Al-Shall ajoute que le projet devrait augmenter la production pétrolière du Koweït de quelque 1 milliard de barils en 20 ans pour la porter à 5 milliards de barils. Le Koweït, dont le sous-sol recèle 10 % des réserves pétrolières prouvées dans le monde, a déjà présélectionné quelque 25 compagnies étrangères pour le projet du Nord, incluant Shell, ExxonMobil, BP Amoco, ENI, Total et Chevron.
Les compagnies ont formé trois consortiums qui ont soumis leurs offres. Mais aucune décision ne peut être faite avant un accord entre le gouvernement et le Parlement.
Bénéfice net en hausse de 125 % pour Equate
La compagnie de pétrochimie koweïtienne Equate a réalisé en 2004 un bénéfice net en hausse de 125 % par rapport à 2003, grâce à la croissance de ses ventes et à une réduction de ses coûts de production, a-t-elle annoncé hier dans un communiqué.
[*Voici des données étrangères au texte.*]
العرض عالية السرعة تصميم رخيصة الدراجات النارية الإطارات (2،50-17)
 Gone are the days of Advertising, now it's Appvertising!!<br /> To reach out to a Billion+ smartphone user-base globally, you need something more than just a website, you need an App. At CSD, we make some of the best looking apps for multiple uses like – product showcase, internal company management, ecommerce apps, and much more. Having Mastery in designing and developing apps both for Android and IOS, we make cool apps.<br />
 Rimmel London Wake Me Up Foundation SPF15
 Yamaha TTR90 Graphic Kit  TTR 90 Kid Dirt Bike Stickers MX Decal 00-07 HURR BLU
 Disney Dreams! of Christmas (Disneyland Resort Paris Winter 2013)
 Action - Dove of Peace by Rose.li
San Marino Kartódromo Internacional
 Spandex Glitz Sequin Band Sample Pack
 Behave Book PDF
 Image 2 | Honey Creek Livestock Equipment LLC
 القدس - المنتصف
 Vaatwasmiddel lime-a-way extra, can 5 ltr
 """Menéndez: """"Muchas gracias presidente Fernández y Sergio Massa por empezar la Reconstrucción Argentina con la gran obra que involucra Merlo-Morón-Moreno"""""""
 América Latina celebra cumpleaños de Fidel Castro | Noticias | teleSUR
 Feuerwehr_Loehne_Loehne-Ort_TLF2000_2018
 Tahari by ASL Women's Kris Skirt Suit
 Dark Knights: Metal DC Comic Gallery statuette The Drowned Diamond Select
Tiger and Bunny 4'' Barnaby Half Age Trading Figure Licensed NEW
La compagnie a dégagé 620,5 millions de dollars de bénéfice net en 2004 contre 276 millions de dollars en 2003, a précisé l’entreprise, se félicitant d’une « année en or lors de laquelle Equate a été en mesure d’augmenter sa production, réduire ses coûts et réaliser des bénéfices sur ses ventes et ses opérations ». Equate est une société à participation croisée de Dow Chemical (États-Unis - 42,5 %), PIC (Koweït, publique - 42,5 %), Bubiyan Petrochemicals Company (Koweït, privée – 9 %) et al-Quraïn (Koweït, privée – 6 %).
Hausse de la production
de brut de 150 000 bj en avril
Le Koweït, membre de l’Opep, sera en mesure d’augmenter sa production le mois prochain de plus de 150 000 barils par jour (bj), après la remise en service totale d’une station de pompage, a annoncé hier un responsable du secteur pétrolier de l’émirat. « Actuellement, plus de 100 000 barils par jour sortent de la station 15. À la fin du mois d’avril, nous serons en mesure de faire monter la production à plus de 250 000 bj », a déclaré Emad Sultan, responsable de l’équipement, à des journalistes sur place. La remise en service de la station de pompage, sur le champ pétrolier d’al-Rawdhataïn, devrait faire progresser la capacité de production actuelle du Koweït de 2,6 à 2,8 millions de barils par jour. La station avait été partiellement rouverte en janvier, près de trois ans après sa fermeture à la suite d’une explosion qui avait coûté la vie à quatre ouvriers et en avait blessé 19 autres. Plus de la moitié de la station avait été détruite dans l’accident le 1er février 2002. La capacité de production maximale de la station est de 380 000 bj, mais M. Sultan a indiqué qu’elle ne pomperait qu’entre 250 000 et 300 000 bj, selon la politique de production de l’émirat, après la fin de deux chantiers en avril.